Last week, we spoke to members of our Business Partnering Impact E-Forum. In our third forum, we discussed the fast-evolving topic of ‘Internal Communications’.
We’ve moved at warp speed from corporate hot desking to makeshift home offices and in some instances sharing this space with partners, kids and pet dogs. The joy (!) However, there is one thing we’ve left behind in this new world of COVID-19 adaptability– we cannot easily replicate meaningful access to colleagues and leaders.
Our Business Partnering Impact E-Forum group shared many creative approaches to communicating and engaging with their teams during this time. We’ve condensed these insights – five things were consistent as we spoke to our group. To avoid your messages being ignored and trashed, your messages need to have the following ‘FIVE C’s’.
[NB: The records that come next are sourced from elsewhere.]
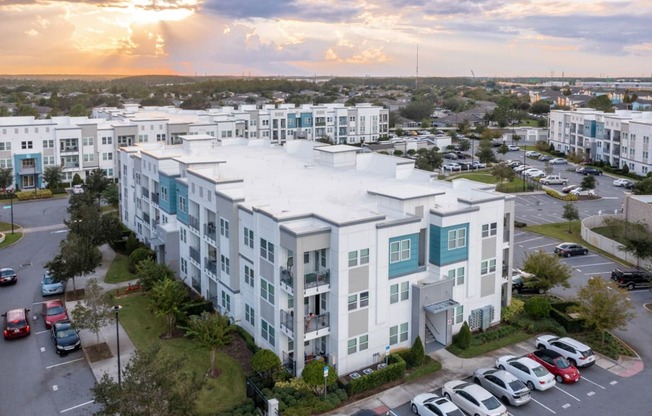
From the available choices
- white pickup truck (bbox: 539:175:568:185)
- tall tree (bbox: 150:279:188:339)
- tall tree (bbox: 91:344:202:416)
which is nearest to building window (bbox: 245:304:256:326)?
tall tree (bbox: 150:279:188:339)

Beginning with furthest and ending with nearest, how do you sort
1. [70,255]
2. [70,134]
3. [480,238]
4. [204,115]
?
[204,115]
[70,134]
[70,255]
[480,238]

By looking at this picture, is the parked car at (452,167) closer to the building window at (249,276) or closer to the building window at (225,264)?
the building window at (225,264)

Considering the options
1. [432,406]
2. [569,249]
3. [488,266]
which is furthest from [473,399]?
[569,249]

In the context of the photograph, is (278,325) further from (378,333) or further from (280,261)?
(378,333)

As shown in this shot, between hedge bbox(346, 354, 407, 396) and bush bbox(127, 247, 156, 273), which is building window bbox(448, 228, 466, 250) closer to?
hedge bbox(346, 354, 407, 396)

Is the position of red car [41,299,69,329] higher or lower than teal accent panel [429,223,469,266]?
lower

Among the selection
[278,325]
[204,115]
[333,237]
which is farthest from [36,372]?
[204,115]

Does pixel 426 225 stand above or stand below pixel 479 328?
above

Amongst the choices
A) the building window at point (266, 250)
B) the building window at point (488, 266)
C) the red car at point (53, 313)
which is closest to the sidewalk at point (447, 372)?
the building window at point (488, 266)
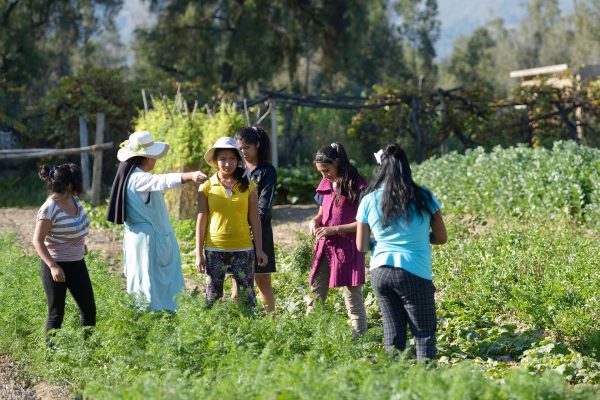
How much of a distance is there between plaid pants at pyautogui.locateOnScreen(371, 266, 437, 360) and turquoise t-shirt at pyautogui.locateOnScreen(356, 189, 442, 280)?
0.16 feet

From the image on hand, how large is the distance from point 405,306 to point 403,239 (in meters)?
0.41

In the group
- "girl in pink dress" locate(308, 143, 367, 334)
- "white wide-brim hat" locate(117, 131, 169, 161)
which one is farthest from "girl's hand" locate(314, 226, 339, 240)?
"white wide-brim hat" locate(117, 131, 169, 161)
Clarity, Consistency, Connection, Care and Creativity
Your message should be clear. It should use simple language and get to the point quickly. Have a clear intent about your purpose. Balance compassion and positivity with the insights and data that helps inform decision making. Don’t be tempted to paraphrase or rewrite official communications that are being issued, instead use links to refer your audience to these communications if necessary.
If you can develop a rhythm to your communication, it will feel like that familiar song you find when changing radio stations (are we the only ones that still do that?). Make your messages familiar, predictable and effective. One E-Forum leader commented, “Keep the foot on the pedal with the communications during this and keep it regular.”Consistency helps our sense of safety and makes us feel more comfortable, enabling us to tune into specific and relevant key messages. This rhythm should consider aspects such as:
- The objective and structure of your message
- The timing and cadence of your message
- Communication channel – align the objective of your message with the right communication channel
- Next steps, Insight or Action – what’s the call to action (if any)
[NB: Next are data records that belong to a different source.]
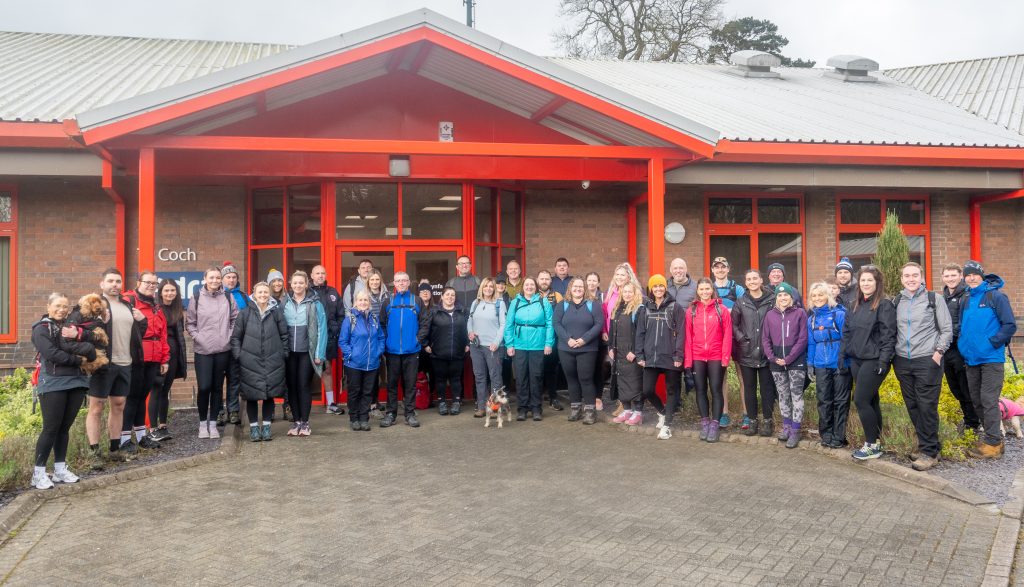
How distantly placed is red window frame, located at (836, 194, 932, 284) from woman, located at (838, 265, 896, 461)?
6.08 m

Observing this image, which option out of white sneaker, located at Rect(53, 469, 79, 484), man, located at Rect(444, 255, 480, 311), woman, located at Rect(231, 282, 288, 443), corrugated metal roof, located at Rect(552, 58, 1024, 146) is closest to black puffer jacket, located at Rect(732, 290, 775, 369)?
man, located at Rect(444, 255, 480, 311)

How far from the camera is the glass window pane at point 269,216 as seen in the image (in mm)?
10156

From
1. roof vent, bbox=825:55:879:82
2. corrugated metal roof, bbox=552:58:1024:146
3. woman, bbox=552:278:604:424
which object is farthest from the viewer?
roof vent, bbox=825:55:879:82

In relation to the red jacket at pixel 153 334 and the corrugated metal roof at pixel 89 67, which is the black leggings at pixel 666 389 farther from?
the corrugated metal roof at pixel 89 67

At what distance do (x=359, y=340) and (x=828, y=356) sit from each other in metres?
4.58

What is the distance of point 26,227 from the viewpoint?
990 cm

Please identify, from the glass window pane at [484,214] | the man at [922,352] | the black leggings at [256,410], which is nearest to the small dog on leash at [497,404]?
the black leggings at [256,410]

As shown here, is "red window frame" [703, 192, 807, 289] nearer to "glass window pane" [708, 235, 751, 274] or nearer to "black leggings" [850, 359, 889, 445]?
"glass window pane" [708, 235, 751, 274]

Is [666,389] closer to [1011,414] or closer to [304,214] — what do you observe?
[1011,414]

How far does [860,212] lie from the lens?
39.8 feet

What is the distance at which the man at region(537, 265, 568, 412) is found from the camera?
8695 millimetres

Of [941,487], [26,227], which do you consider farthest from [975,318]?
[26,227]

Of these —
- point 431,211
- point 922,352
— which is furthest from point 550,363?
point 922,352

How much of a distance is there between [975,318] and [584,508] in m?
4.12
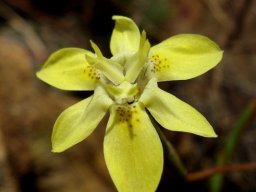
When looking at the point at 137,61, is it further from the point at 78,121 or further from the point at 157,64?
the point at 78,121

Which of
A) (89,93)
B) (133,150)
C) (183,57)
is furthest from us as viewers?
(89,93)

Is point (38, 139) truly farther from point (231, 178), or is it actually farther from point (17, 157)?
point (231, 178)

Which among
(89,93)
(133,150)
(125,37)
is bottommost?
(89,93)

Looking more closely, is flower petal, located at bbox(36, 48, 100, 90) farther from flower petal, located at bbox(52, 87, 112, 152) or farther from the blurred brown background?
the blurred brown background

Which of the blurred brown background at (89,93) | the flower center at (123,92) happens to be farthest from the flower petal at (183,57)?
the blurred brown background at (89,93)

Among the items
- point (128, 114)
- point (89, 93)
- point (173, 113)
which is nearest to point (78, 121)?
point (128, 114)

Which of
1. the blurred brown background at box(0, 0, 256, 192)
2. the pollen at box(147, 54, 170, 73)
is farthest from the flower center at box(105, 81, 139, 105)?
the blurred brown background at box(0, 0, 256, 192)
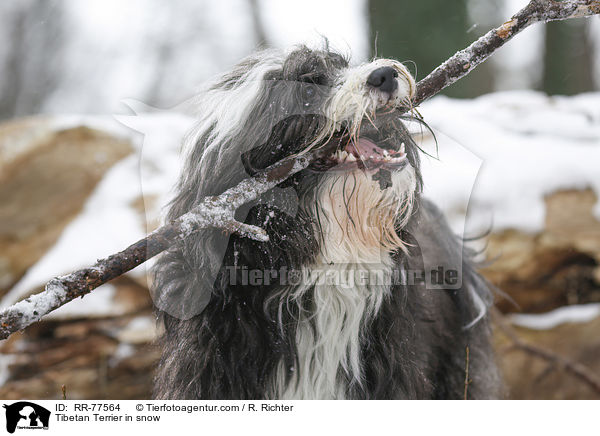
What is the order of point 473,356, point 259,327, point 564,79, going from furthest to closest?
point 564,79
point 473,356
point 259,327

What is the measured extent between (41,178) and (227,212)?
2427 millimetres

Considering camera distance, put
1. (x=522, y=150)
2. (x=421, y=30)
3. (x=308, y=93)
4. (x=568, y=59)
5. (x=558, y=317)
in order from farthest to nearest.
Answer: (x=568, y=59), (x=522, y=150), (x=558, y=317), (x=421, y=30), (x=308, y=93)

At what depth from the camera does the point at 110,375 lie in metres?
3.09

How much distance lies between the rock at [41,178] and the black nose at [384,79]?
243 centimetres

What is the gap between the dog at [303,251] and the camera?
169 centimetres

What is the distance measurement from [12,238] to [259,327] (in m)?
2.28

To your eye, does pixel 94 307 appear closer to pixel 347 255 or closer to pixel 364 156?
pixel 347 255

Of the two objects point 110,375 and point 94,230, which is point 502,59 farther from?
point 110,375

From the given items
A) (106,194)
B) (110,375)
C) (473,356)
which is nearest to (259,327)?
(473,356)

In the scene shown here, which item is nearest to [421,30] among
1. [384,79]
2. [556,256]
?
[384,79]

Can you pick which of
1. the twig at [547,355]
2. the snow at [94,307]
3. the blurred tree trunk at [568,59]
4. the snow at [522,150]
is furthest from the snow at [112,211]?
the blurred tree trunk at [568,59]

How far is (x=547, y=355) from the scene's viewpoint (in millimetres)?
3285

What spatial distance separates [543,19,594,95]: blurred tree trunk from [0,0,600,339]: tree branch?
97.3 inches
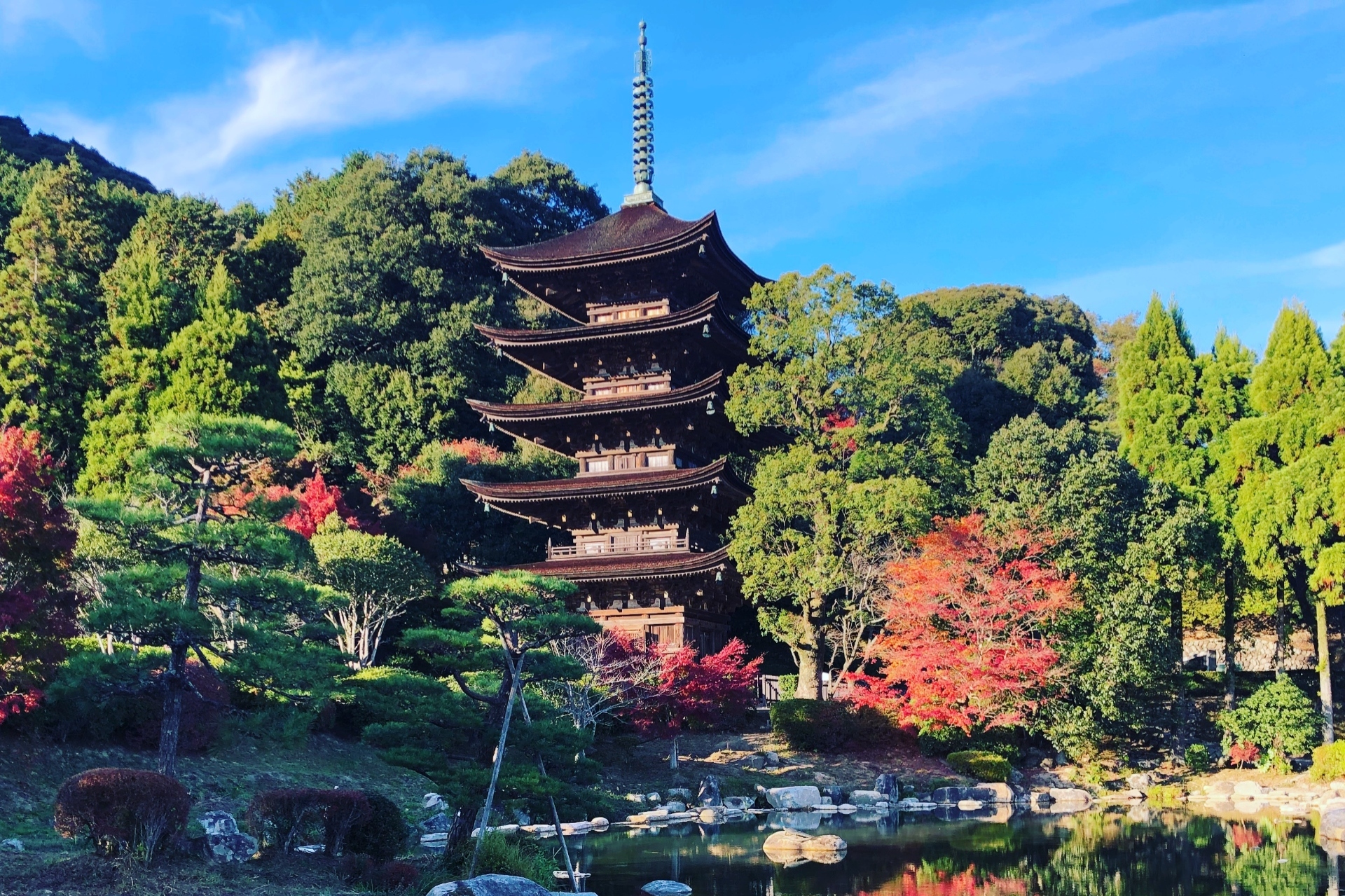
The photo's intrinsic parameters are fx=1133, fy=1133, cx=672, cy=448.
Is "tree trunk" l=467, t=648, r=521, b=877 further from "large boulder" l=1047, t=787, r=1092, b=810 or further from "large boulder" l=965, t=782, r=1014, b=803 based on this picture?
"large boulder" l=1047, t=787, r=1092, b=810

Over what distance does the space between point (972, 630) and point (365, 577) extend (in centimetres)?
1511

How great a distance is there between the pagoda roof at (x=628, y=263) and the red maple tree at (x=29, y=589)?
Answer: 2055 cm

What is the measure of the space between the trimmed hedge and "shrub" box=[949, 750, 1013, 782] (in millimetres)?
1941

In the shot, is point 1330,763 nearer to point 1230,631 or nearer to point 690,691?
point 1230,631

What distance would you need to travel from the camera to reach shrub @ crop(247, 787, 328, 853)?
13.1m

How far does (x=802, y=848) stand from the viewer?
734 inches

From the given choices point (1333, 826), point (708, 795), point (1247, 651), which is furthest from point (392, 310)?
point (1333, 826)

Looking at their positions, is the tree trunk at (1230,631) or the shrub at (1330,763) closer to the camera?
the shrub at (1330,763)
The famed astrophysicist and modern-day orator, Neil deGrasse Tyson, was quoted, “…when communicating, it’s not enough to be right, you have to be effective…but if you don’t have a tactic, if you don’t have a plan to enable it, to enact it, go home.”
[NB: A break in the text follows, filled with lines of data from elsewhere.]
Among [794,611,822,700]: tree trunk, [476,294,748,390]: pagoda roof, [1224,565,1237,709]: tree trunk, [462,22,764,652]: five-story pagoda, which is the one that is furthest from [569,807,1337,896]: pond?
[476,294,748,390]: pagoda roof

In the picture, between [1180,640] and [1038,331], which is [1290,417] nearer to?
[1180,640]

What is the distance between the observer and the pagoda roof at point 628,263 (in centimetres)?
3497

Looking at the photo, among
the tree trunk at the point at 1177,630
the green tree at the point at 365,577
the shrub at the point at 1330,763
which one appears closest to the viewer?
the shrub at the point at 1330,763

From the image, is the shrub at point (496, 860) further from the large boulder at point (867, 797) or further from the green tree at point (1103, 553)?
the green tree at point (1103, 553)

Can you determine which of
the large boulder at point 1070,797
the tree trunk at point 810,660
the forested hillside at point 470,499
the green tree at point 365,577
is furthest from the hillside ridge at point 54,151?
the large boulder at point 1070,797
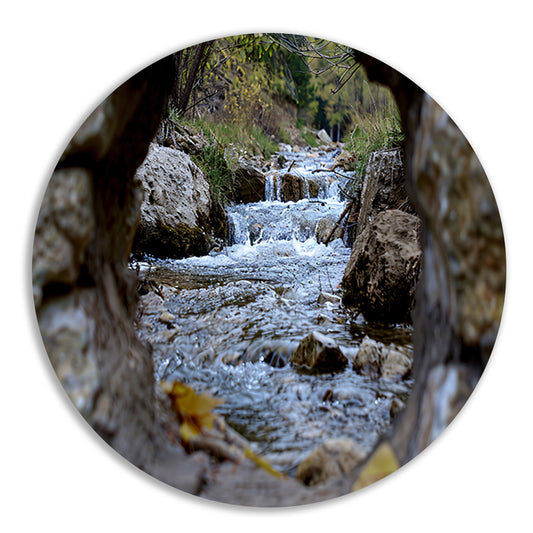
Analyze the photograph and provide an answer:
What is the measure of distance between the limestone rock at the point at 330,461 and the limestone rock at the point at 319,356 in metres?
0.16

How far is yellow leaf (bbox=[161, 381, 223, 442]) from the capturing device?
0.78 m

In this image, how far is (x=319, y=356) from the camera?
0.88 m

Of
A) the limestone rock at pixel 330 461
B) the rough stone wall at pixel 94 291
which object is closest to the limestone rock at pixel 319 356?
the limestone rock at pixel 330 461

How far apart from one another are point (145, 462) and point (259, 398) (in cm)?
29

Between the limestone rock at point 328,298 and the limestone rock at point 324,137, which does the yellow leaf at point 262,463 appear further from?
the limestone rock at point 324,137

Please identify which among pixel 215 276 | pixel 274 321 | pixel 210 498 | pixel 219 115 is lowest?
pixel 210 498

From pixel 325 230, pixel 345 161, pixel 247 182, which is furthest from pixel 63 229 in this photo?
pixel 345 161

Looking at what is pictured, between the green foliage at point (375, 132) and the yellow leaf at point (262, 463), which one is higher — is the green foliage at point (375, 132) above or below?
above

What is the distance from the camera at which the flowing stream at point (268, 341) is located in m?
0.77

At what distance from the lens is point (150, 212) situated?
137 cm

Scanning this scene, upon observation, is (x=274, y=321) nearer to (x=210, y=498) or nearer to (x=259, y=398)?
(x=259, y=398)

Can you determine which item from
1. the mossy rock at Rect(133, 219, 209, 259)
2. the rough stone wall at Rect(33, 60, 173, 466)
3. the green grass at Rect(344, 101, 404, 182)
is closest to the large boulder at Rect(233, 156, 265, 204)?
the mossy rock at Rect(133, 219, 209, 259)

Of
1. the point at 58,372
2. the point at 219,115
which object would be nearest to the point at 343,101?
the point at 219,115

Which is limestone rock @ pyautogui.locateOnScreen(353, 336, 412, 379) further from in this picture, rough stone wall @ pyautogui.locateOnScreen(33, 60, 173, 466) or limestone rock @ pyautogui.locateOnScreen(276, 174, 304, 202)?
limestone rock @ pyautogui.locateOnScreen(276, 174, 304, 202)
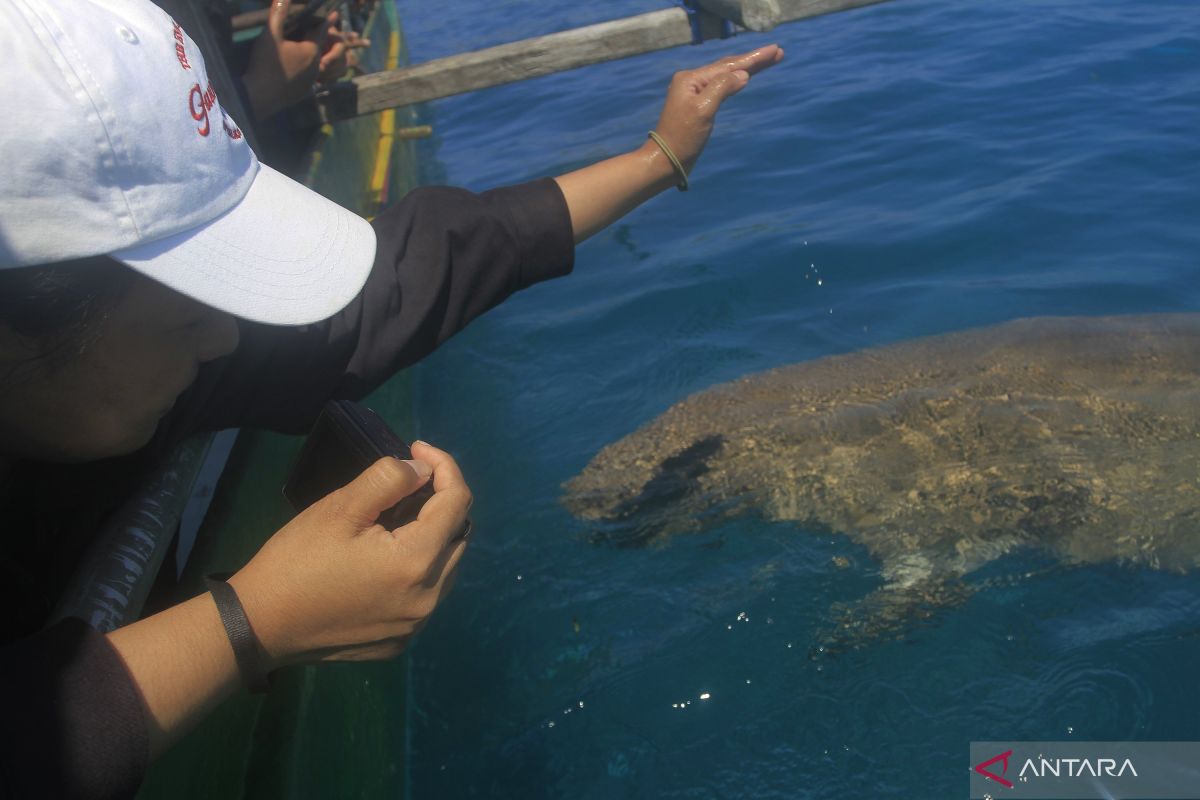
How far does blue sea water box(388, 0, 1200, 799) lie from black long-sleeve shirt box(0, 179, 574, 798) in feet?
4.54

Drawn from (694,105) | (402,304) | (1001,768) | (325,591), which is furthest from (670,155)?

Advice we should follow (literally). Effective communication requires planning and thought. This will help you create a connection with your audience – and really empathise. This connection enables you to be transparent and when your audience feels that the message resonates for them and that they are connected to it, they will continue to find relevance in your communications. Communication is always two-way. Ensure your
audience can respond, share a view or build on an existing idea or insight that you have provided. This is connection.
Care and empathy in your communications will demonstrate that you see the current challenges from your employee’s perspective and you anticipate their thoughts in the communications. You are putting yourself in their shoes and addressing their concerns, questions and thoughts. One leader shared with us, their company’s strong commitment to listening to employee’s concerns during this time. They’ve surveyed their employees,
understand what’s working and what isn’t, they’re listening attentively and taking visible action to engage their employees.
Your audience will receive thousands of messages via every channel imaginable every day. How do you ensure that your message stands out? The answer here is creativity, coupled with authenticity. Authenticity will increase trust in you and this helps to keep your audience engaged. Some innovative suggestions from the e-Forum included:
- Keeping up the engagement with regular communications and uplifting activities that can be delivered virtually (e.g. Formal Friday – everyone dresses in formal wear for afternoon drinks);
- Conduct a virtual walking meeting with a team member or colleague;
- Run a virtual lunch and learn series – and have team members present on a relevant team topic;
- Create an online document where the team can share ideas and solutions – this takes the pressure off leaders and gets the team actively involved.
So remember the Five C’s of Communication: Clarity, Consistency, Connection, Care and Creativity in your communications.
“It’s as easy as a,b,c” or maybe “c,c,c,c,c.”
How are you engaging with employees? How are you ensuring your communications are both impactful and relevant?